Una y otra vez, las políticas de estímulo han apuntado más a expandir la capacidad productiva que a empoderar a los consumidores para que hagan uso de esa capacidad.
Entonces, ¿qué se hace si se tiene mucha capacidad pero los consumidores no pueden o no quieren comprar lo que se produce?
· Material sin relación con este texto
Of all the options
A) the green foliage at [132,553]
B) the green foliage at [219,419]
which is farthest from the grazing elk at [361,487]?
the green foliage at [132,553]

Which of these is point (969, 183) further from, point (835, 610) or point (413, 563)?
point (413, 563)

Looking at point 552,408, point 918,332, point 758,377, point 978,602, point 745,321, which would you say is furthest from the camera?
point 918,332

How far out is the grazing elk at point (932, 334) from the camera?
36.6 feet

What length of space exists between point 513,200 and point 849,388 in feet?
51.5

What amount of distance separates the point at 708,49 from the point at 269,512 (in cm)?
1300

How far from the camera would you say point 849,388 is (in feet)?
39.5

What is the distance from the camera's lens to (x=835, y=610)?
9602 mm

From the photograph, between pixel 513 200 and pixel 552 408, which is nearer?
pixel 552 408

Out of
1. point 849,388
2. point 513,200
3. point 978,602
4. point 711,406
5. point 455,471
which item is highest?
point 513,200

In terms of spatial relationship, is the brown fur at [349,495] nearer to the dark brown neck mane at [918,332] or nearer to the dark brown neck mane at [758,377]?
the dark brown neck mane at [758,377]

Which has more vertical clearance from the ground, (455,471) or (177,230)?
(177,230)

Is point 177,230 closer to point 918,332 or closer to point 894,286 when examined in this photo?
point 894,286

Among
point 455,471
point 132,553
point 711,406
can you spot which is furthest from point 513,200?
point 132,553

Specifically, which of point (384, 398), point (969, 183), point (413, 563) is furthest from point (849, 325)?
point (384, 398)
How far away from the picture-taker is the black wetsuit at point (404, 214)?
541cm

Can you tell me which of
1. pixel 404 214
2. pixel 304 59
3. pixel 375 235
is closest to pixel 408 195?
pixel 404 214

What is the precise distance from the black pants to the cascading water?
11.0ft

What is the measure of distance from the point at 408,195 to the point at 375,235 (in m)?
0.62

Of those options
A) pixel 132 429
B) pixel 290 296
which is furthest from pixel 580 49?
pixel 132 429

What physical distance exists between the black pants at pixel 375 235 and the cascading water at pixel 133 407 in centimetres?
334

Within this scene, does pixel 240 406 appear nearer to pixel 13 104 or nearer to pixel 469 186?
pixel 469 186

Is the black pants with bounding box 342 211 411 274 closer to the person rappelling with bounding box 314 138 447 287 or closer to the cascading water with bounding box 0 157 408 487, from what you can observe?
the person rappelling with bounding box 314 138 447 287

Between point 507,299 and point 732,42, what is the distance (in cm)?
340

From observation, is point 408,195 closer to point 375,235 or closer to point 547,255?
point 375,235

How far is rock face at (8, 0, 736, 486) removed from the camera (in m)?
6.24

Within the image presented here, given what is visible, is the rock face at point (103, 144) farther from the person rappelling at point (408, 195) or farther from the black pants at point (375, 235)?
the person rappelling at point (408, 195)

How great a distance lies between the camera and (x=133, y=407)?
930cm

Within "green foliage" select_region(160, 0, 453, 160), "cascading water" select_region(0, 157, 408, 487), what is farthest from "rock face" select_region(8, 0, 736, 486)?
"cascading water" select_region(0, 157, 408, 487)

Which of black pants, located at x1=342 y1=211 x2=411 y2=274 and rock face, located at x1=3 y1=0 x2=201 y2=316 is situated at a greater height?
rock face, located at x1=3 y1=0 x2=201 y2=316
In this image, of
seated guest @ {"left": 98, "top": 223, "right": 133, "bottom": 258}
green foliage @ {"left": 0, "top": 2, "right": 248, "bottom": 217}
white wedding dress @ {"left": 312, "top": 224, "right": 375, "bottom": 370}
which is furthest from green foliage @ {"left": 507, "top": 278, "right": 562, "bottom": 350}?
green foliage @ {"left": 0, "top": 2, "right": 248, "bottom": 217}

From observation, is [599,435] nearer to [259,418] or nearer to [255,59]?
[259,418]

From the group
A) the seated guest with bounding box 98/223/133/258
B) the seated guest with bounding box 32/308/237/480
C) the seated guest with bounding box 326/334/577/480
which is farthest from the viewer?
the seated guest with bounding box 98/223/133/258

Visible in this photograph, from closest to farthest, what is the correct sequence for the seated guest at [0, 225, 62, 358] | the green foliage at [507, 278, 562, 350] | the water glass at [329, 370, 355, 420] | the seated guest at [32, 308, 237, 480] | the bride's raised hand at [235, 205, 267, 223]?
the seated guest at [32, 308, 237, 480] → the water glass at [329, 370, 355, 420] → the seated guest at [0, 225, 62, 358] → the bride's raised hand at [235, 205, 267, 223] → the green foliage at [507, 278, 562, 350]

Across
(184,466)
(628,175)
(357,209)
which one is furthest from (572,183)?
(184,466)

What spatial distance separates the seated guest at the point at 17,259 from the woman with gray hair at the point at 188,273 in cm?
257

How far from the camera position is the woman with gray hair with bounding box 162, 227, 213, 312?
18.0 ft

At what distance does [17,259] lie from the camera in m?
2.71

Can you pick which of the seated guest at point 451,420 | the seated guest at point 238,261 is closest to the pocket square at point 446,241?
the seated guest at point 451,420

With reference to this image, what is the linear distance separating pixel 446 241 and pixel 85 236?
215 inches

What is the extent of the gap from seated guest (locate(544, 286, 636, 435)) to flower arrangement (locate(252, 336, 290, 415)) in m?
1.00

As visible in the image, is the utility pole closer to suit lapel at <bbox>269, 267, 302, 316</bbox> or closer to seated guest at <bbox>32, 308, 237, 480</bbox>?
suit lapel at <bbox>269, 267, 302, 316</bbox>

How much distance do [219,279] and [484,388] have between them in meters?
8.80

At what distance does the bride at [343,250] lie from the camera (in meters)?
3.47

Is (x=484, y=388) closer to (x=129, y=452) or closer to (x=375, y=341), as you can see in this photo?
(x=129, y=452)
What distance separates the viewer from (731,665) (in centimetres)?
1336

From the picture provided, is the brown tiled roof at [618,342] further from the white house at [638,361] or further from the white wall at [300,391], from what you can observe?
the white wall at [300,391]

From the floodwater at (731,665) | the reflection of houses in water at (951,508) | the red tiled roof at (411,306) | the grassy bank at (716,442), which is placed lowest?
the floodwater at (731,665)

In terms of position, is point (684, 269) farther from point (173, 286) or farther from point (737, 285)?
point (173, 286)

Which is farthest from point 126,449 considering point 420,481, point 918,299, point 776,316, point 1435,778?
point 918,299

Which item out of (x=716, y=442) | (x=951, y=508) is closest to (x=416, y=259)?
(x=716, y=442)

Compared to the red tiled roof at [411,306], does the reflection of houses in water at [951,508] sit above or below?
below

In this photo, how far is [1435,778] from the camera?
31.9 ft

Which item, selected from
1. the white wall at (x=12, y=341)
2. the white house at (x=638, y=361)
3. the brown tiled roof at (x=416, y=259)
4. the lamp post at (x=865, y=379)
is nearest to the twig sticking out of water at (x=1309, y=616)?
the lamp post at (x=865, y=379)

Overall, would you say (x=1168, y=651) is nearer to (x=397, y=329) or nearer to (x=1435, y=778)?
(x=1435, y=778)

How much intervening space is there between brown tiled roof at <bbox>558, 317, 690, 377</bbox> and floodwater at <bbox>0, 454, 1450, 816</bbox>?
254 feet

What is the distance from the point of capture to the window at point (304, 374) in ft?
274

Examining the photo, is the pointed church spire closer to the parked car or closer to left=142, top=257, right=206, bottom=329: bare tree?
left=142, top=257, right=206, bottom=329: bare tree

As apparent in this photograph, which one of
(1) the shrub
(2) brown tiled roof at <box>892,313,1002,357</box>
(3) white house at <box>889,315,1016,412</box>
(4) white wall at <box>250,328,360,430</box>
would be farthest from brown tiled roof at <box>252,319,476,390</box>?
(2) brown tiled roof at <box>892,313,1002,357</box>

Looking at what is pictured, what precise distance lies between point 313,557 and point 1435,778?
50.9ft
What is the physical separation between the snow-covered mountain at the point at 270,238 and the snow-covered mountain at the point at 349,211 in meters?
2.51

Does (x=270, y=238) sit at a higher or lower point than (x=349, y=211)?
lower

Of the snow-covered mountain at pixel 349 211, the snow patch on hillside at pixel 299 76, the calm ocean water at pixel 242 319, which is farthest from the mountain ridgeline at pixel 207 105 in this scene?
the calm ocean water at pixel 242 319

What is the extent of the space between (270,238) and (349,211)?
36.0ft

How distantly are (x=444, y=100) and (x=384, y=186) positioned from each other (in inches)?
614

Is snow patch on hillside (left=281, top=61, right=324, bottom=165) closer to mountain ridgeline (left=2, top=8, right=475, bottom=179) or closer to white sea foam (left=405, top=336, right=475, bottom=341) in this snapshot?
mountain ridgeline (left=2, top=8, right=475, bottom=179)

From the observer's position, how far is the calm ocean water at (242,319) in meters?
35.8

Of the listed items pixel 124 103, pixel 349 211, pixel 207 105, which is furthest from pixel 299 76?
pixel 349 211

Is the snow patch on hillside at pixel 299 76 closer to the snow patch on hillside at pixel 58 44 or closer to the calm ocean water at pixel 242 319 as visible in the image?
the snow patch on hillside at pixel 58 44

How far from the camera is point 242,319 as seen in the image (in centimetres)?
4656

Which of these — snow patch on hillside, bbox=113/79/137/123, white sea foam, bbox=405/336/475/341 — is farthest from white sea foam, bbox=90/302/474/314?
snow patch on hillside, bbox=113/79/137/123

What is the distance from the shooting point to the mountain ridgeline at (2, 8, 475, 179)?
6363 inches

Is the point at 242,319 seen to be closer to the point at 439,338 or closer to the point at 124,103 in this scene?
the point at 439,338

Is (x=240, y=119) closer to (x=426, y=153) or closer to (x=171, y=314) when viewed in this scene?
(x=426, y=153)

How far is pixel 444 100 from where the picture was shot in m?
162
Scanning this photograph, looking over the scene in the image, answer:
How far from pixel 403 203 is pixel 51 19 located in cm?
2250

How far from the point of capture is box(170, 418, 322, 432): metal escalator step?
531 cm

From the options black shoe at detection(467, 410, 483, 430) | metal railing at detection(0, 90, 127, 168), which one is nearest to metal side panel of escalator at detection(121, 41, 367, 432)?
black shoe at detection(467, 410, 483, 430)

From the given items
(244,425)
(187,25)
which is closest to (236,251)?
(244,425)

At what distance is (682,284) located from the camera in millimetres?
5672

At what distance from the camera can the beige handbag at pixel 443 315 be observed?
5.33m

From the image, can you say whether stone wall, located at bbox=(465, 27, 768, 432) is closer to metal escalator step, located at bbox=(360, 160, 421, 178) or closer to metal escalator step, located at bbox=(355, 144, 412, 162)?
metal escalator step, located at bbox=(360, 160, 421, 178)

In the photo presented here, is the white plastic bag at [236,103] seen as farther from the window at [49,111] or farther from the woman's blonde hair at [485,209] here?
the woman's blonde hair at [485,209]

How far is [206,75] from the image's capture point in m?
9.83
Se intenta exportar el problema, manteniendo la economía en marcha mediante enormes superávits comerciales.
Y quiero decir enormes.
Es revelador que China parezca estar jugando con sus cifras comerciales en un intento de hacer que sus superávits parezcan menores de lo que realmente son.
Pero China parece estar exportando cerca de un billón de dólares más de lo que importa, y la tendencia es al alza.
De ahí la inminente guerra comercial.
El resto del mundo no aceptará pasivamente superávits chinos de esa escala.
El “shock chino” de los años 2000 nos enseñó que, cualesquiera que sean las virtudes (reales) del libre comercio, un enorme aumento de las importaciones provoca un daño inaceptable a los trabajadores y las comunidades que encuentra a su paso.
Además, China es una autocracia que no comparte los valores democráticos.
Permitirle dominar industrias estratégicamente cruciales es un riesgo inaceptable.
Por eso, la administración Biden ha estado aplicando silenciosamente una línea bastante dura con China, manteniendo los aranceles de Trump y tratando de limitar su progreso en tecnologías avanzadas.
Por eso, la Unión Europea ha impuesto aranceles elevados a los vehículos eléctricos fabricados en China, lo que probablemente sea solo el comienzo de un conflicto comercial ampliado.
Así que la guerra comercial se avecina; en cierto modo, ya ha comenzado.
¿Qué agregará Trump a la historia?
Ignorancia, falta de enfoque y potencial favoritismo.
Ah, y credulidad.
Ignorancia:
la insistencia de Trump en que los aranceles no perjudican a los consumidores —aun cuando las empresas de todo Estados Unidos están planeando aumentar los precios cuando se apliquen los aranceles previstos— sugiere firmemente que ni él ni nadie a quien escucha entiende cómo funciona el comercio global.
No es algo bueno en tiempos de conflicto comercial.
Falta de foco:
al proponer aranceles en todos los ámbitos, no solo para China, Trump aumentará los costos para muchas empresas estadounidenses y alejará a aliados que deberían ser parte de una respuesta cooperativa.
Amiguismo:
el presidente tiene gran discreción para otorgar exenciones arancelarias a empresas seleccionadas.
Durante el primer mandato de Trump, dichas exenciones se destinaron desproporcionadamente a empresas con conexiones políticas republicanas.
Es ingenuo pensar que no es probable que esto vuelva a suceder, y en una escala mucho mayor.
Por último, la credulidad:
durante su primer mandato, Trump finalmente dejó de aumentar los aranceles después de firmar lo que llamó un «acuerdo comercial histórico» en el que China acordó comprar 200 mil millones de dólares en productos estadounidenses. ¿
Cuánto de ese total compró realmente China?
Ninguno.
Como ya he dicho, se avecinan graves conflictos comerciales cuando China intente exportar sus fracasos políticos.
Pero Estados Unidos acaba de elegir quizá al peor líder posible para gestionar ese conflicto.